:: Records to process ::

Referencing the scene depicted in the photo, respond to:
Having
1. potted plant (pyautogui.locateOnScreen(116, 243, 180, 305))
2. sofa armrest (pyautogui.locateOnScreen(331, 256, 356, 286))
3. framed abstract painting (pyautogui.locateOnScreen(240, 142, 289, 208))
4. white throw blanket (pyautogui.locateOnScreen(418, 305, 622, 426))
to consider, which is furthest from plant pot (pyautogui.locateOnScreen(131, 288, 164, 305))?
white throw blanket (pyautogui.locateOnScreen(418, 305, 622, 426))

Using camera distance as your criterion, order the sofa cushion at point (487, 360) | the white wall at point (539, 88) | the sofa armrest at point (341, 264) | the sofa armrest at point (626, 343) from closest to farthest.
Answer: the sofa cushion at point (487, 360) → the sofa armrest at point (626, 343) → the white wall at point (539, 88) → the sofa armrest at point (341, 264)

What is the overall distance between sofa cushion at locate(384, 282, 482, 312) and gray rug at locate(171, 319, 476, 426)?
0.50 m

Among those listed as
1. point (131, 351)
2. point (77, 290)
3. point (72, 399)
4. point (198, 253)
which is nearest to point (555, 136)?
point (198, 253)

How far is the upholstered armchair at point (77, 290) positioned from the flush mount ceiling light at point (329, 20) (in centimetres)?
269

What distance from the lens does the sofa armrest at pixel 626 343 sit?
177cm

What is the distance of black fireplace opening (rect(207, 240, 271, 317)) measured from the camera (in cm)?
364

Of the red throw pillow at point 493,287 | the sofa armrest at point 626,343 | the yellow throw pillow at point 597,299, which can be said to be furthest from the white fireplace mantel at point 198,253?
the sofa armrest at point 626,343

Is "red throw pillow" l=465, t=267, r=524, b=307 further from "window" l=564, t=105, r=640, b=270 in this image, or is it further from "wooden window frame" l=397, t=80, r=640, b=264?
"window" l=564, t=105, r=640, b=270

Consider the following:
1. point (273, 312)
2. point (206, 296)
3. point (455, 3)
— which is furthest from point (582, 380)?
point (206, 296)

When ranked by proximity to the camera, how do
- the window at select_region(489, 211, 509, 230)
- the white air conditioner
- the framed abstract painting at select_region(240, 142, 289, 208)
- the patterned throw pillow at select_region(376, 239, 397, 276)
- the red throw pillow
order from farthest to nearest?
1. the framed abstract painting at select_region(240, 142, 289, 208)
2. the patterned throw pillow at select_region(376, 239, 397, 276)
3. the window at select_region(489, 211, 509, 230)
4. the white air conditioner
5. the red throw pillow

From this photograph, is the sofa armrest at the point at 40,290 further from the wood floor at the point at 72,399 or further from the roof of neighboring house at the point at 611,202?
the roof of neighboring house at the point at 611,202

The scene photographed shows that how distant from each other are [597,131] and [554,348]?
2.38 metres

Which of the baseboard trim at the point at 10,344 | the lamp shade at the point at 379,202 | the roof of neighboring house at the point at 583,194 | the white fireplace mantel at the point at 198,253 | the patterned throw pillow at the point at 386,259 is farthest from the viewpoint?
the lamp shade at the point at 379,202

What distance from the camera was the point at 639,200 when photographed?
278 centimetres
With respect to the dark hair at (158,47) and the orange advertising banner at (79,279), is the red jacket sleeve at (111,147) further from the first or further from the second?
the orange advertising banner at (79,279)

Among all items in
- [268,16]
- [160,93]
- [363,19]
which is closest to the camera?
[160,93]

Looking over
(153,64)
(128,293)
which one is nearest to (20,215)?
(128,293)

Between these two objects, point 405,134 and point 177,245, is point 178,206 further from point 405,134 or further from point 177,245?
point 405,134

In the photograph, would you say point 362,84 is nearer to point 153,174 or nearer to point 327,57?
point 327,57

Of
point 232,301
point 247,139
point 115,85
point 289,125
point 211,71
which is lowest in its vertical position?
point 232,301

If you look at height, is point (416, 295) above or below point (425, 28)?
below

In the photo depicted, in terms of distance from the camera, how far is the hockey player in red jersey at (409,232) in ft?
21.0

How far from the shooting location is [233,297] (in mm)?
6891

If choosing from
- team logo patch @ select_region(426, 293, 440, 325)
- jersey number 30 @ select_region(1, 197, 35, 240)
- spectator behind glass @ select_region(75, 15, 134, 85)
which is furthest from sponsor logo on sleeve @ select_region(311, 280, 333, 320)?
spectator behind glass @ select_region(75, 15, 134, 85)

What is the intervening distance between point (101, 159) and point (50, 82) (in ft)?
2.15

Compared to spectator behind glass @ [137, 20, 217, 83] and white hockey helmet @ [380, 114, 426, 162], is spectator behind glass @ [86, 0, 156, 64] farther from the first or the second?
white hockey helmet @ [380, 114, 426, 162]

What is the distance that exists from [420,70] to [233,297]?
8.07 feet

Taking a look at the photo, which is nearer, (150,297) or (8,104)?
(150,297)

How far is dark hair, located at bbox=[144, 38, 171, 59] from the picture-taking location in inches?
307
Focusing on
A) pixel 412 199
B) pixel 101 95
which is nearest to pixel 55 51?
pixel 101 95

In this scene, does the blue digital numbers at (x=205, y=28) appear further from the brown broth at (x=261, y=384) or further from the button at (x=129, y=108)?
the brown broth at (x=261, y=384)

:::

▶ **Work to be completed**: List every line of the records above that contains the word "abstract".

▶ **Answer to the task**:
3. framed abstract painting (pyautogui.locateOnScreen(240, 142, 289, 208))
- the framed abstract painting at select_region(240, 142, 289, 208)
1. the framed abstract painting at select_region(240, 142, 289, 208)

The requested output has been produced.